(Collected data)
□ □ □ □ □ □ □

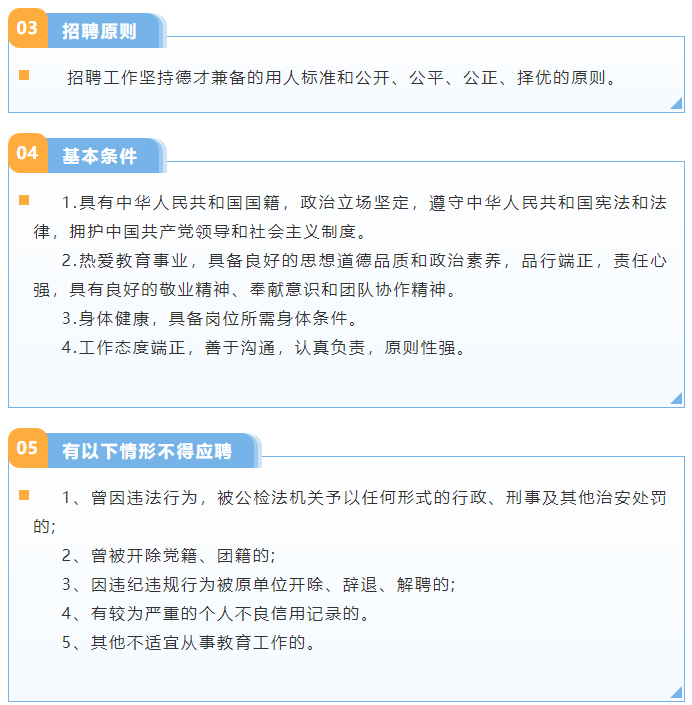 03 招聘原则

招聘工作坚持德才兼备的用人标准和公开、公平、公正、择优的原则。

04 基本条件

1.具有中华人民共和国国籍，政治立场坚定，遵守中华人民共和国宪法和法律，拥护中国共产党领导和社会主义制度。

2.热爱教育事业，具备良好的思想道德品质和政治素养，品行端正，责任心强，具有良好的敬业精神、奉献意识和团队协作精神。

3.身体健康，具备岗位所需身体条件。

4.工作态度端正，善于沟通，认真负责，原则性强。

05 有以下情形不得应聘

1、曾因违法行为，被公检法机关予以任何形式的行政、刑事及其他治安处罚的;

2、曾被开除党籍、团籍的;

3、因违纪违规行为被原单位开除、辞退、解聘的;

4、有较为严重的个人不良信用记录的。

5、其他不适宜从事教育工作的。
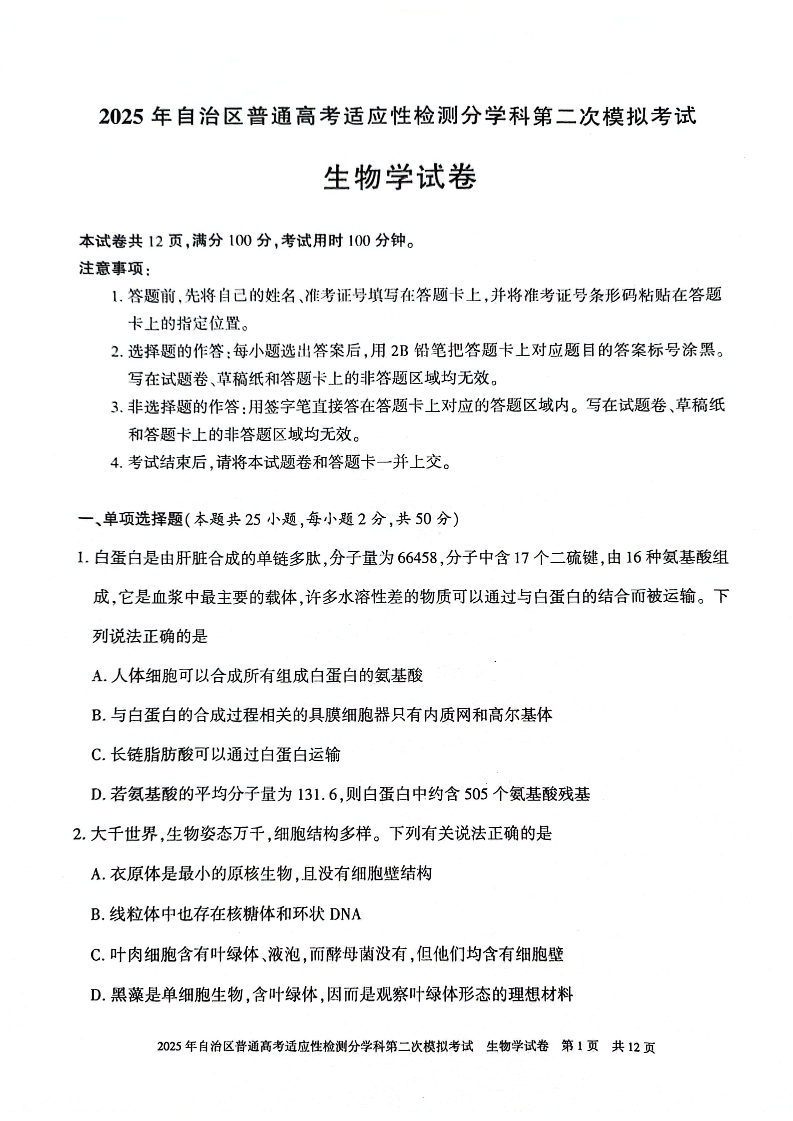 2025 年自治区普通高考适应性检测分学科第二次模拟考试

生物学试卷

本试卷共 12 页，满分 100 分，考试用时 100 分钟。

注意事项：

1. 答题前，先将自己的姓名、准考证号填写在答题卡上，并将准考证号条形码粘贴在答题卡上的指定位置。

2. 选择题的作答：每小题选出答案后，用 2B 铅笔把答题卡上对应题目的答案标号涂黑。写在试题卷、草稿纸和答题卡上的非答题区域均无效。

3. 非选择题的作答：用签字笔直接答在答题卡上对应的答题区域内。写在试题卷、草稿纸和答题卡上的非答题区域均无效。

4. 考试结束后，请将本试题卷和答题卡一并上交。

一、单项选择题（本题共 25 小题，每小题 2 分，共 50 分）

1. 白蛋白是由肝脏合成的单链多肽，分子量为 66458，分子中含 17 个二硫键，由 16 种氨基酸组成，它是血浆中最主要的载体，许多水溶性差的物质可以通过与白蛋白的结合而被运输。下列说法正确的是

A. 人体细胞可以合成所有组成白蛋白的氨基酸

B. 与白蛋白的合成过程相关的具膜细胞器只有内质网和高尔基体

C. 长链脂肪酸可以通过白蛋白运输

D. 若氨基酸的平均分子量为 131.6，则白蛋白中约含 505 个氨基酸残基

2. 大千世界，生物姿态万千，细胞结构多样。下列有关说法正确的是

A. 衣原体是最小的原核生物，且没有细胞壁结构

B. 线粒体中也存在核糖体和环状 DNA

C. 叶肉细胞含有叶绿体、液泡，而酵母菌没有，但他们均含有细胞壁

D. 黑藻是单细胞生物，含叶绿体，因而是观察叶绿体形态的理想材料

2025 年自治区普通高考适应性检测分学科第二次模拟考试　生物学试卷　第 1 页　共 12 页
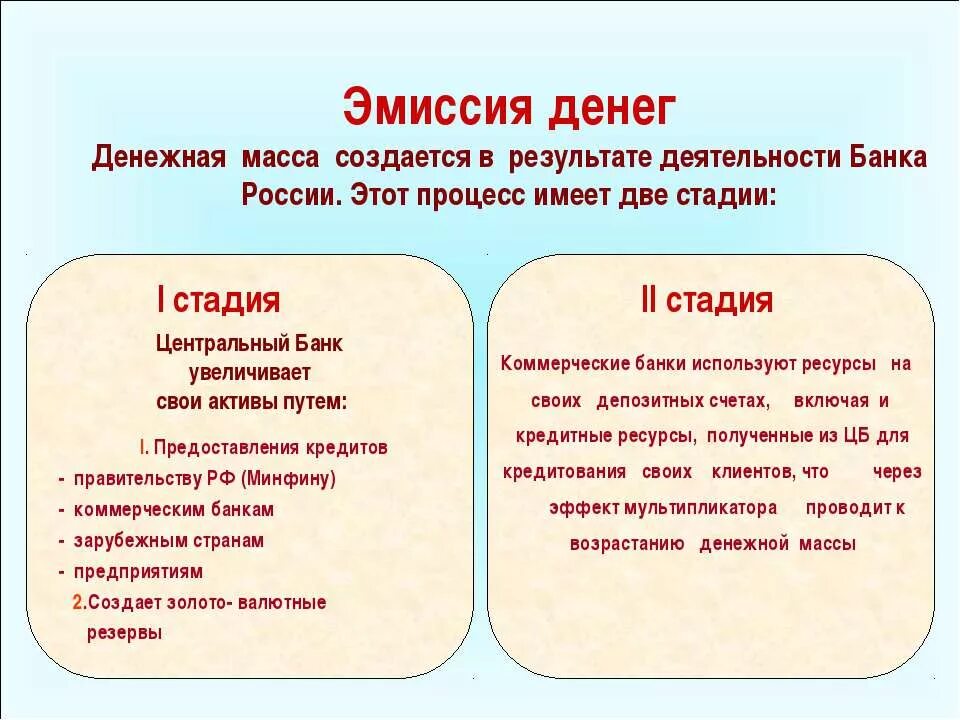 Эмиссия денег
Денежная масса создается в результате деятельности Банка России. Этот процесс имеет две стадии:

I стадия

Центральный Банк увеличивает свои активы путем:

I. Предоставления кредитов
- правительству РФ (Минфину)
- коммерческим банкам
- зарубежным странам
- предприятиям
2.Создает золото- валютные резервы

II стадия

Коммерческие банки используют ресурсы на своих депозитных счетах, включая и кредитные ресурсы, полученные из ЦБ для кредитования своих клиентов, что через эффект мультипликатора проводит к возрастанию денежной массы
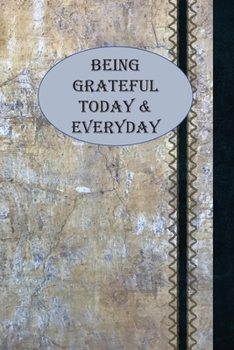 BEING GRATEFUL TODAY & EVERYDAY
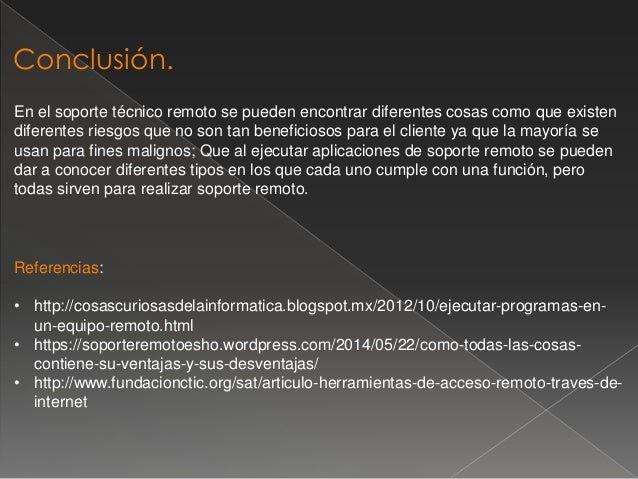 Conclusión.

En el soporte técnico remoto se pueden encontrar diferentes cosas como que existen diferentes riesgos que no son tan beneficiosos para el cliente ya que la mayoría se usan para fines malignos; Que al ejecutar aplicaciones de soporte remoto se pueden dar a conocer diferentes tipos en los que cada uno cumple con una función, pero todas sirven para realizar soporte remoto.

Referencias:

• http://cosascuriosasdelainformatica.blogspot.mx/2012/10/ejecutar-programas-en-un-equipo-remoto.html
• https://soporteremotoesho.wordpress.com/2014/05/22/como-todas-las-cosas-contiene-su-ventajas-y-sus-desventajas/
• http://www.fundacionctic.org/sat/articulo-herramientas-de-acceso-remoto-traves-de-internet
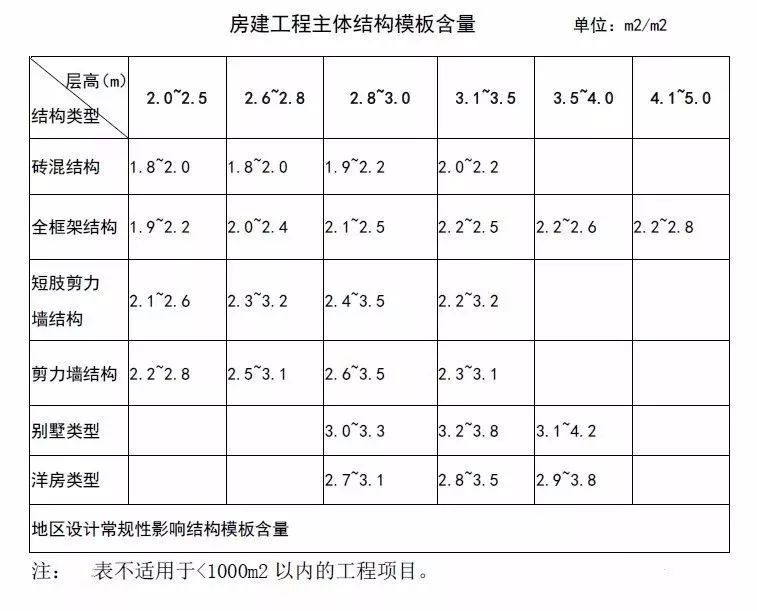 房建工程主体结构模板含量　　单位：m2/m2

| 层高(m) 结构类型 | 2.0~2.5 | 2.6~2.8 | 2.8~3.0 | 3.1~3.5 | 3.5~4.0 | 4.1~5.0 |
|---|---|---|---|---|---|---|
| 砖混结构 | 1.8~2.0 | 1.8~2.0 | 1.9~2.2 | 2.0~2.2 | | |
| 全框架结构 | 1.9~2.2 | 2.0~2.4 | 2.1~2.5 | 2.2~2.5 | 2.2~2.6 | 2.2~2.8 |
| 短肢剪力墙结构 | 2.1~2.6 | 2.3~3.2 | 2.4~3.5 | 2.2~3.2 | | |
| 剪力墙结构 | 2.2~2.8 | 2.5~3.1 | 2.6~3.5 | 2.3~3.1 | | |
| 别墅类型 | | | 3.0~3.3 | 3.2~3.8 | 3.1~4.2 | |
| 洋房类型 | | | 2.7~3.1 | 2.8~3.5 | 2.9~3.8 | |
| 地区设计常规性影响结构模板含量 | | | | | | |

注：　表不适用于<1000m2 以内的工程项目。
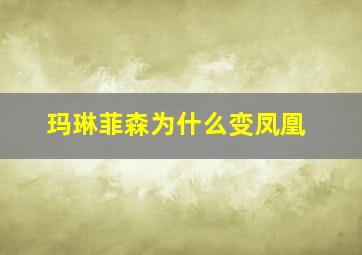 玛琳菲森为什么变凤凰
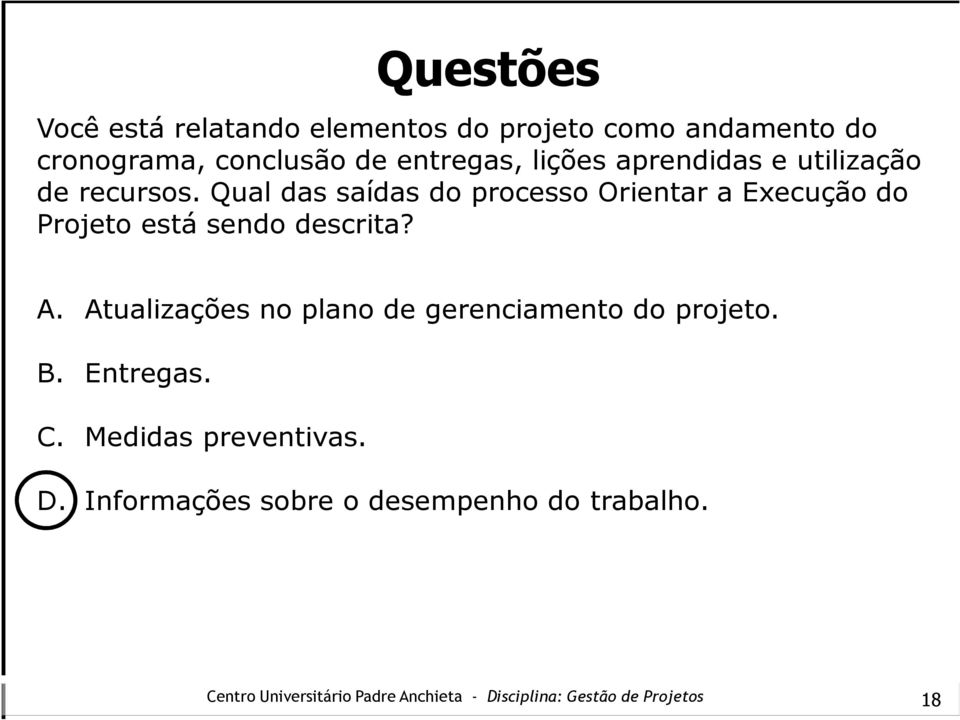 Questões

Você está relatando elementos do projeto como andamento do cronograma, conclusão de entregas, lições aprendidas e utilização de recursos. Qual das saídas do processo Orientar a Execução do Projeto está sendo descrita?

A. Atualizações no plano de gerenciamento do projeto.

B. Entregas.

C. Medidas preventivas.

D. Informações sobre o desempenho do trabalho.

Centro Universitário Padre Anchieta - Disciplina: Gestão de Projetos

18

□ □ □ □ □ □ □

» **Try it**:
If a line in the records above has the word "como", copy it out.

» **Solved problem**:
En el soporte técnico remoto se pueden encontrar diferentes cosas como que existen diferentes riesgos que no son tan beneficiosos para el cliente ya que la mayoría se usan para fines malignos; Que al ejecutar aplicaciones de soporte remoto se pueden dar a conocer diferentes tipos en los que cada uno cumple con una función, pero todas sirven para realizar soporte remoto.
• https://soporteremotoesho.wordpress.com/2014/05/22/como-todas-las-cosas-contiene-su-ventajas-y-sus-desventajas/
Você está relatando elementos do projeto como andamento do cronograma, conclusão de entregas, lições aprendidas e utilização de recursos. Qual das saídas do processo Orientar a Execução do Projeto está sendo descrita?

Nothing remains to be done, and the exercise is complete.